**STATED TASK:** Write out each of the rows below without changing a word.

•••

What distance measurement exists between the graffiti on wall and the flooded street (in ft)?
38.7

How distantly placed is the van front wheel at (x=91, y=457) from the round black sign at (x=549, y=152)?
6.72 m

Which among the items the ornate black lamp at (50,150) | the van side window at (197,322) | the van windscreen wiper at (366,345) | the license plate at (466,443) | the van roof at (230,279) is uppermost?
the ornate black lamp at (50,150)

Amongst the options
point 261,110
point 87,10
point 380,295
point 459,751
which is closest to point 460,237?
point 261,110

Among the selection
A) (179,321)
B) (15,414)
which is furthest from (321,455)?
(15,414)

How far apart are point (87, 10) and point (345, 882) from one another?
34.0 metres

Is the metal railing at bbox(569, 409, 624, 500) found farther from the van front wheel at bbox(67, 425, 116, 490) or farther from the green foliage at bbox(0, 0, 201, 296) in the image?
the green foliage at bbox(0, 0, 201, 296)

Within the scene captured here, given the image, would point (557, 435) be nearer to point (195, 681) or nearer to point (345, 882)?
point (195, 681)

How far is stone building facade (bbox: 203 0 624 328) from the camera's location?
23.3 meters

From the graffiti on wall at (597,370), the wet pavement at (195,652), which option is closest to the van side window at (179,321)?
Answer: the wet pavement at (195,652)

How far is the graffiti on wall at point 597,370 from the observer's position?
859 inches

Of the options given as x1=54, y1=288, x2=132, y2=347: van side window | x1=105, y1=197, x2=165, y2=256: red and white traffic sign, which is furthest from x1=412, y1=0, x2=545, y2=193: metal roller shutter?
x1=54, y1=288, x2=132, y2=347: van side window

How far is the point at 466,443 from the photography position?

•••

**RESULT OF THIS TASK:**
What distance measurement exists between the graffiti on wall and the flooded street (in ft)?
38.7

How distantly placed is the van front wheel at (x=91, y=457) from the round black sign at (x=549, y=152)?
6.72 m

Which among the items the ornate black lamp at (50,150) | the van side window at (197,322) | the van windscreen wiper at (366,345) | the license plate at (466,443) | the van roof at (230,279) is uppermost?
the ornate black lamp at (50,150)

Amongst the options
point 261,110
point 87,10
point 380,295
point 459,751
which is closest to point 460,237?
point 261,110

Among the selection
A) (179,321)
B) (15,414)
which is furthest from (321,455)?
(15,414)

How far apart are point (87, 10) and point (345, 882) from one another?
34.0 metres

Is the metal railing at bbox(569, 409, 624, 500) found farther from the van front wheel at bbox(67, 425, 116, 490) or farther from the green foliage at bbox(0, 0, 201, 296) in the image?
the green foliage at bbox(0, 0, 201, 296)

Within the scene captured here, given the image, would point (557, 435) be nearer to point (195, 681) or nearer to point (345, 882)?
point (195, 681)

How far is stone building facade (bbox: 203 0 624 328) from the camera's location?
23.3 meters

From the graffiti on wall at (597,370), the wet pavement at (195,652), which option is closest to the van side window at (179,321)?
Answer: the wet pavement at (195,652)

How far is the graffiti on wall at point 597,370 from the observer's position?
859 inches

Of the options given as x1=54, y1=288, x2=132, y2=347: van side window | x1=105, y1=197, x2=165, y2=256: red and white traffic sign, which is furthest from x1=412, y1=0, x2=545, y2=193: metal roller shutter?
x1=54, y1=288, x2=132, y2=347: van side window

How far is the point at 466,443 from the photography position?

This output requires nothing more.